After working for six years as a teacher in Tokyo, Lance was looking to segue back into life in the West. Ei served as his vehicle for this transition. For the first term he found solace in the natural beauty of the Pacific Northwest, working as a content strategist with Cause+Affect in Vancouver, BC. Then, he sought to enrich his portfolio through collaboration with leading digital creative agency SapientNitro in Chicago. For his final term, he left America again; this time taking on a communications role for a Japanese project design team working in Milan, Italy, called Peace Kitchen. Lance used the year with Ei to reestablish his place in the world, realizing that it’s something he can carry with him wherever he goes.
After a career as a scientific researcher, Chevy Williams sought to utilize a year with Ei as a bridge from academia to business. She began her year learning to code at the Chicago campus for software development school Dev Bootcamp. The challenges of learning a new language, all while maintaining consulting work, proved to be too much and so she pivoted her pursuits. Design collaboration opportunities led her to work with Starting Bloc, a fellowship that engages and supports leaders of change in business and education in Los Angeles, and frog design, a leading global product design firm in Austin. The year didn’t always serve her what she wanted, but it provided her with what she needed to acquire new skills, build out her community of support, and clarity in seeing the next stage of her journey.
Heralding from Logan, UT, Toph grew up in a creative family.
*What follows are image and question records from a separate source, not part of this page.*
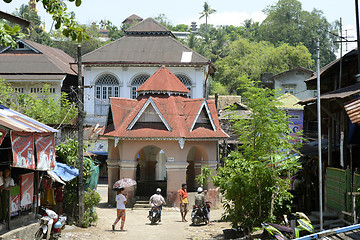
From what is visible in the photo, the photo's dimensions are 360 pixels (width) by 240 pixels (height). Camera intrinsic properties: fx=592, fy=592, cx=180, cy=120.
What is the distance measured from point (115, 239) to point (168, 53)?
24.8 m

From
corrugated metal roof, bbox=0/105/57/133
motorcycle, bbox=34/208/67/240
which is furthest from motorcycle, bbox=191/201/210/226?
corrugated metal roof, bbox=0/105/57/133

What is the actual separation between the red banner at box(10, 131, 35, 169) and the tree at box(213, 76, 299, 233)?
647 cm

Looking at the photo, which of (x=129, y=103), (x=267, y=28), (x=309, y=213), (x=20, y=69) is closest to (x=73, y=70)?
(x=20, y=69)

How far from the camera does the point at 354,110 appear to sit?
47.5 feet

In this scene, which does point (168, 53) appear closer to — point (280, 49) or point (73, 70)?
point (73, 70)

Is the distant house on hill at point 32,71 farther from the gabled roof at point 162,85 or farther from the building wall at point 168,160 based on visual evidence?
the building wall at point 168,160

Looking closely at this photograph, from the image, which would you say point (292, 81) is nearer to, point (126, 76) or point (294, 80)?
point (294, 80)

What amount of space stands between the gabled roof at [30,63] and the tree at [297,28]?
50.2 metres

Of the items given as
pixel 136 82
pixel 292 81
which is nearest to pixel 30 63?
pixel 136 82

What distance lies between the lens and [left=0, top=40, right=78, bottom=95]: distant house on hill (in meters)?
41.4

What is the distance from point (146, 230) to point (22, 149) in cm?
769

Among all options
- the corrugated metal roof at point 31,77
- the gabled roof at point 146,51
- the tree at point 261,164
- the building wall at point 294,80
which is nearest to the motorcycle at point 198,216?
the tree at point 261,164

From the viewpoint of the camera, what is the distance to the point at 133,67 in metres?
41.9

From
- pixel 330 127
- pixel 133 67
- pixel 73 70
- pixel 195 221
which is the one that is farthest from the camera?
pixel 73 70
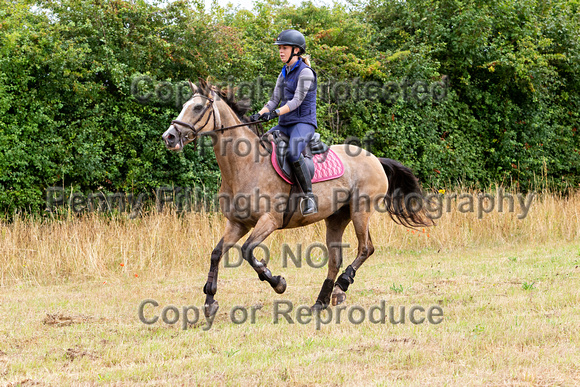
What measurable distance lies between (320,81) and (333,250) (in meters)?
6.93

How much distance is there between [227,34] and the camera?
37.8 feet

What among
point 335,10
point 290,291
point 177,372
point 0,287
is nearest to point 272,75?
point 335,10

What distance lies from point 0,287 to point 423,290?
605 centimetres

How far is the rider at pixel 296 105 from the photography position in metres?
6.59

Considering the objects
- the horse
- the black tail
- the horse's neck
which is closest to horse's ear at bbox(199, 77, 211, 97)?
the horse

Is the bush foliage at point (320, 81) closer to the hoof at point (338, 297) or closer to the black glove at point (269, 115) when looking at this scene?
the black glove at point (269, 115)

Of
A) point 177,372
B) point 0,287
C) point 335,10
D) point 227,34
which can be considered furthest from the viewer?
point 335,10

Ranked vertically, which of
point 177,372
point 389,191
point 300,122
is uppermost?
point 300,122

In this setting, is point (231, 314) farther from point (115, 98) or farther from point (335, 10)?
point (335, 10)

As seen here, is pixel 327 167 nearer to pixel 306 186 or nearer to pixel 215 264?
pixel 306 186

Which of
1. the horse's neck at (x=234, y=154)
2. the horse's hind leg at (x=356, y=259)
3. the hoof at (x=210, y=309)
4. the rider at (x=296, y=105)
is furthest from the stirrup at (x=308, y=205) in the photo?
the hoof at (x=210, y=309)

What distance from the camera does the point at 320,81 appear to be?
1362cm

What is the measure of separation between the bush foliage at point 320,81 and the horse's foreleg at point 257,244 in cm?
521

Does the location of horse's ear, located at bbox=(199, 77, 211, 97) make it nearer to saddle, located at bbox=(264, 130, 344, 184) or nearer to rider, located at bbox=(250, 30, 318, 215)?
rider, located at bbox=(250, 30, 318, 215)
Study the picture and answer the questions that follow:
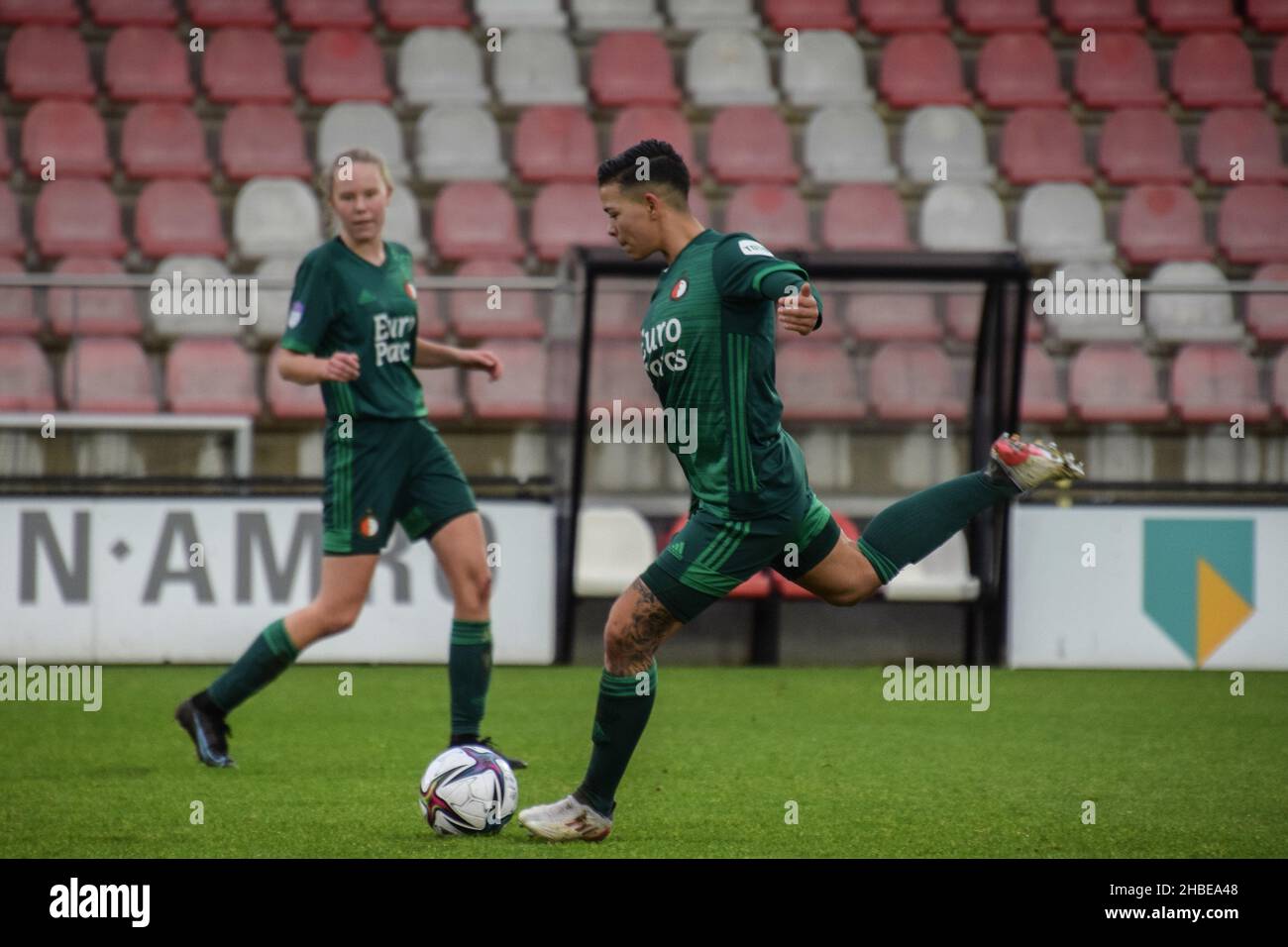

His year began with an interest in the intersection of creativity and business, but, in the process, he learned about design. During his first term in Chicago, he worked as communications specialist with EPIC, a nonprofit that connects creative professionals with non-profits to solve challenges. Wanting to gain a wider breadth of experience, he boarded a plane for Madrid where he joined Soulsight as a design strategist. The work saw him contributing to projects for clients like IKEA, and had him do so entirely in the Spanish language. For his final term, he returned to Chicago to work as a UX designer and content strategist for renowned advertising agency Ogilvy and Mather.